9b (Mishnah): If it gave birth to a male and female, he designates a Seh...


Question: Since he keeps it, why must he designate it?


Answer: This is to permit the Peter Chamor.


Inference: Before designation, the Peter Chamor is Asur b'Hana'ah.


(Beraisa - R. Yehudah): One may not benefit from a Peter Chamor;


R. Shimon permits this.


Question: What is R. Yehudah's reason?


Answer #1 (Ula): We never find something that can be (fully) permitted (for less than its value) only with a Seh, yet one may benefit from it.


(Mishnah - R. Yehudah): If Reuven was Mekadesh Leah with Ma'aser Sheni b'Mezid, she is Mekudeshes.


Likewise, if he was Mekadesh her with a Peter Chamor, she is Mekudeshes.


She knows that Peter Chamor is Asur b'Hana'ah. She accepted it intending to redeem it for a Seh. She is Mekudeshes with the excess value of the donkey above the amount she must spend to redeem it.


(Ula): R. Shimon holds that we never find something that is forbidden, yet what was used to redeem is permitted.


10b (Mishnah): If Reuven was Mekadesh Leah with a Peter Chamor, she is not Mekudeshes.


Question: The Mishnah is not like R. Yehudah, nor like R. Shimon!


R. Shimon permits benefit from a Peter Chamor. He holds that she would be Mekudeshes!


R. Yehudah holds that she is Mekudeshes with the value of the donkey less the cost to redeem it!


Answer (Rabah bar Avuha): It is like R. Yehudah. The case is, the Peter Chamor is worth only one Shekel. (It has no net value, for) R. Yehudah holds like his son;


1. (Beraisa): It says "Tifdeh" twice teaches that a Peter Chamor may be redeemed immediately, and it may be redeemed for (a Seh worth) any amount;


2. R. Yosi bar Yehudah says, the (Seh for) redemption must be (worth) at least one Shekel.

::::::::

WRITTEN PROBLEM 1:
Count the lines of the listing that contain the word "options" and report only that number.
The passage on the Peter Chamor and the listing that follows it are unrelated.

::::::::

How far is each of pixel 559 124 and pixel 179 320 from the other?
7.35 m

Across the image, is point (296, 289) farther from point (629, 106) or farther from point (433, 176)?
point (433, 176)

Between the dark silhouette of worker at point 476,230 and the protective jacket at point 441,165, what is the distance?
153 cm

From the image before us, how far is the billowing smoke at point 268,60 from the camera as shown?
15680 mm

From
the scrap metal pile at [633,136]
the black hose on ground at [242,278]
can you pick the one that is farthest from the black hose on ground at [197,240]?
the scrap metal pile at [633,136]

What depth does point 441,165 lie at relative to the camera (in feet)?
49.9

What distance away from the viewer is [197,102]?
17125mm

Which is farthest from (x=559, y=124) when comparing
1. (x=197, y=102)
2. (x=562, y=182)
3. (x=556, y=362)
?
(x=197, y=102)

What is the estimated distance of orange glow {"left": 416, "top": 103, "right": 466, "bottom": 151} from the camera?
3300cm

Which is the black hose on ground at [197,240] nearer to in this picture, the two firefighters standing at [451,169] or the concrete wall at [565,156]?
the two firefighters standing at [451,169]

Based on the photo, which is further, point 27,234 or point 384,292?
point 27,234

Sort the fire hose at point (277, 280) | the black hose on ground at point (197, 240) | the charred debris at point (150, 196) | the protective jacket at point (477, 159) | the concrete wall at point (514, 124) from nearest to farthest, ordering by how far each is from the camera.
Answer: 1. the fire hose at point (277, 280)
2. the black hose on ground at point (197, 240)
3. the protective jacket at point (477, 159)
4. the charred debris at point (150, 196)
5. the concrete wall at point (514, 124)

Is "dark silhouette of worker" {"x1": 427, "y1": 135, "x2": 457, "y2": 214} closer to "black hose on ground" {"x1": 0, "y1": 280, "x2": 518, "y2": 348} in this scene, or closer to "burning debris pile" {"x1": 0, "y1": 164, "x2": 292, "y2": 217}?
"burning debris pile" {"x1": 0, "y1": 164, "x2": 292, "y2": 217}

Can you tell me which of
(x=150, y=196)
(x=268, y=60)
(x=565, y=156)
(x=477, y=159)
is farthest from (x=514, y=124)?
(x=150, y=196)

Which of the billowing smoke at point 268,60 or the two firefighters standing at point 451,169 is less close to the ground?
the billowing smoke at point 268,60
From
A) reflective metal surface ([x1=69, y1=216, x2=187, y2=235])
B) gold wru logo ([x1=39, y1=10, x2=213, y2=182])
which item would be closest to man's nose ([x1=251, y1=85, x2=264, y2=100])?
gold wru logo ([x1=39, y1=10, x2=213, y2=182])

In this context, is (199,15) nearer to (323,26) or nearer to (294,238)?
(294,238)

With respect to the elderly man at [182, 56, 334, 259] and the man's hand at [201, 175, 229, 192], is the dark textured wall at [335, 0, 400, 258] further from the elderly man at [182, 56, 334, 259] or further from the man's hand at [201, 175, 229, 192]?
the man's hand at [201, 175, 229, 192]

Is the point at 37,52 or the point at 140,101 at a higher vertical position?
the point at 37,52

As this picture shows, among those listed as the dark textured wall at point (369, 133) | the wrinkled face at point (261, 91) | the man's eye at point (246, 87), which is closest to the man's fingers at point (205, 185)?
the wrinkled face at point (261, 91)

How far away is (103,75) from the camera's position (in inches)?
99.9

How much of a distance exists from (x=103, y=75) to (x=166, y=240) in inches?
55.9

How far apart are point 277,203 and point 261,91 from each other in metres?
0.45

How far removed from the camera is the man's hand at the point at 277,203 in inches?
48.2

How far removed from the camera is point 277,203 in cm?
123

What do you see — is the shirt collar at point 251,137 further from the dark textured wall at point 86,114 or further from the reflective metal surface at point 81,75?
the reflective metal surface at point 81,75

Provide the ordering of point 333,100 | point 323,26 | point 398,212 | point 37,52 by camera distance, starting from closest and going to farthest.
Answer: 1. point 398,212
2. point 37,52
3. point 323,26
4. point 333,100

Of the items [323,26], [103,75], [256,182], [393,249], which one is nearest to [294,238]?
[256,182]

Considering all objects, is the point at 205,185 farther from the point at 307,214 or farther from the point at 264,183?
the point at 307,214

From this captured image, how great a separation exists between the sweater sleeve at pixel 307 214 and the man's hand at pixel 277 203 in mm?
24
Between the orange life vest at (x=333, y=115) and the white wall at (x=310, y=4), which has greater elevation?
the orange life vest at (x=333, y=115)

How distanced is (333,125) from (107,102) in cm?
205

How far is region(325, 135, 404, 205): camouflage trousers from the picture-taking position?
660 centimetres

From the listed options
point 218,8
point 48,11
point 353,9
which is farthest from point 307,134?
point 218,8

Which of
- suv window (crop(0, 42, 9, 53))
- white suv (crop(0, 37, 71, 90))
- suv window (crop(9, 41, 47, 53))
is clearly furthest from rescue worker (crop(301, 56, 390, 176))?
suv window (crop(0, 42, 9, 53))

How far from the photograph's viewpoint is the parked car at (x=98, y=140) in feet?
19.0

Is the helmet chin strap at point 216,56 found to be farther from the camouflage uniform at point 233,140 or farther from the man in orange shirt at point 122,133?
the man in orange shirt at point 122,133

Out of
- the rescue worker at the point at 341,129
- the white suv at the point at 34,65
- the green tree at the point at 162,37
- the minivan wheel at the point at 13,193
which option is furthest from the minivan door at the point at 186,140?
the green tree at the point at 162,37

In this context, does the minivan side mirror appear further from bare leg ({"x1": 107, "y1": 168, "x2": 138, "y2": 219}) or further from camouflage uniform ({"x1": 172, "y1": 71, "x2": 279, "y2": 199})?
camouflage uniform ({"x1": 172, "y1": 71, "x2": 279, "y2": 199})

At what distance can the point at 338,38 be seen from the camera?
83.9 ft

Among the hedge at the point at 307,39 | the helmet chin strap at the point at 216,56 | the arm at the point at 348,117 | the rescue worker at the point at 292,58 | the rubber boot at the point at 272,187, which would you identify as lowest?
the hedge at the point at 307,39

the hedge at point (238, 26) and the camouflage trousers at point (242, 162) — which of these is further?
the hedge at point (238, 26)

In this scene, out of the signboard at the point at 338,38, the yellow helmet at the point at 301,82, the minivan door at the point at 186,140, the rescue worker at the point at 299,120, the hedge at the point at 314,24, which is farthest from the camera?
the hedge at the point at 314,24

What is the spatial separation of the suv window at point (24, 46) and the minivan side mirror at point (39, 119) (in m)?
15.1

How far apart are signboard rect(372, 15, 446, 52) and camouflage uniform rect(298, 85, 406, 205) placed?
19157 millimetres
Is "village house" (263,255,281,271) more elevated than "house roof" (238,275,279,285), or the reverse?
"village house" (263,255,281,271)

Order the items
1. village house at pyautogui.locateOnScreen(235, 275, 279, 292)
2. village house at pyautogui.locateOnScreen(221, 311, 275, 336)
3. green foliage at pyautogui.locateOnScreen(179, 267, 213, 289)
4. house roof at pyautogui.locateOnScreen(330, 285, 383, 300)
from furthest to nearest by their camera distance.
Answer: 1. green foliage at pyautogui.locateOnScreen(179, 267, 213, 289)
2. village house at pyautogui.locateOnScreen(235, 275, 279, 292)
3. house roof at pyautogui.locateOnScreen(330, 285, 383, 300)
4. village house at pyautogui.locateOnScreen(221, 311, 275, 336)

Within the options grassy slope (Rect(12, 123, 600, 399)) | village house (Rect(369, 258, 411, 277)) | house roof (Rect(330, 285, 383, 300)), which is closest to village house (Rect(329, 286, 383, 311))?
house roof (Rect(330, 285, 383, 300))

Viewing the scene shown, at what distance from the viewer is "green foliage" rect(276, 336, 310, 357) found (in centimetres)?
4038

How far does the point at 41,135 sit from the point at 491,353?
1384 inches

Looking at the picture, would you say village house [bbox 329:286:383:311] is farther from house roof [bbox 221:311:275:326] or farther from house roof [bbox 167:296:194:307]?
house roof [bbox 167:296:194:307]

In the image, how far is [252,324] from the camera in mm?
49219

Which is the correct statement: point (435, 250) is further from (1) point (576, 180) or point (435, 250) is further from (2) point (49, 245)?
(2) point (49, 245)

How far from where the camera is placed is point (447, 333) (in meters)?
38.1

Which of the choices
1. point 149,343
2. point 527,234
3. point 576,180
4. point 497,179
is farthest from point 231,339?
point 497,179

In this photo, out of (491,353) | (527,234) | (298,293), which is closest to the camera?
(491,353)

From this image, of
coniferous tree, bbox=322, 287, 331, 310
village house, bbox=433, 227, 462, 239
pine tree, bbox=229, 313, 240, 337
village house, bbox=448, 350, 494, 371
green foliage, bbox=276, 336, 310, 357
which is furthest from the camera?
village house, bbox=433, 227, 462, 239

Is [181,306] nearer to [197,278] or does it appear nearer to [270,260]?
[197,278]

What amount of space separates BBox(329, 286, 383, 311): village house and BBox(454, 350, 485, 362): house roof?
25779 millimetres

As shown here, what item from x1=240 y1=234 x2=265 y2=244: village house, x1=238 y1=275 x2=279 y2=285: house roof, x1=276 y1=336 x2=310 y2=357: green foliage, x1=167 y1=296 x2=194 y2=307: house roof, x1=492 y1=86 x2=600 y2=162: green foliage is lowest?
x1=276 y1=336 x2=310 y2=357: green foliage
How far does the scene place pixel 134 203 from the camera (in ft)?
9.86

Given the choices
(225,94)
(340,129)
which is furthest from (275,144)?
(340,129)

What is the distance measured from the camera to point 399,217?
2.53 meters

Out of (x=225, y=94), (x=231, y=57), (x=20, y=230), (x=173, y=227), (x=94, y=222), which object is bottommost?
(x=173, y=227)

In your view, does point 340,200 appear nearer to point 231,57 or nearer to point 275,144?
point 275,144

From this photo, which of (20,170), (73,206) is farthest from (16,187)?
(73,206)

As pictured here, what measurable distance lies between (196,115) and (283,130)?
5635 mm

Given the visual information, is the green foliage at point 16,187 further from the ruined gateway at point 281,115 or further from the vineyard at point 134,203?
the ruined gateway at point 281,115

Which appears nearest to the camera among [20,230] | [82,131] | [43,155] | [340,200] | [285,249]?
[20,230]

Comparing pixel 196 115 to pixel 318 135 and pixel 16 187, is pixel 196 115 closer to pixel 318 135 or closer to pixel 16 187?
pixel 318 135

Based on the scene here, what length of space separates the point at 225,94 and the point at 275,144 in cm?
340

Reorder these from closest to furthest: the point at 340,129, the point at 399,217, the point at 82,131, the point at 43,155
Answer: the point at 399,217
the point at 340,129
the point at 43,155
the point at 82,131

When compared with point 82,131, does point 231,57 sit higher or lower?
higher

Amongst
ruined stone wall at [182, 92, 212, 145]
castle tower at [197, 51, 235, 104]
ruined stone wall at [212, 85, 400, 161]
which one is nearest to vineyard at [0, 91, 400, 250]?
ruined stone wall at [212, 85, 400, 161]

::::::::

WRITTEN PROBLEM 2:
Name every sage to whom the passage on the Peter Chamor attributes a statement or view.

ANSWER 1:
2

ANSWER 2:
R. Yehudah
R. Shimon
Ula
Rabah bar Avuha
R. Yosi bar Yehudah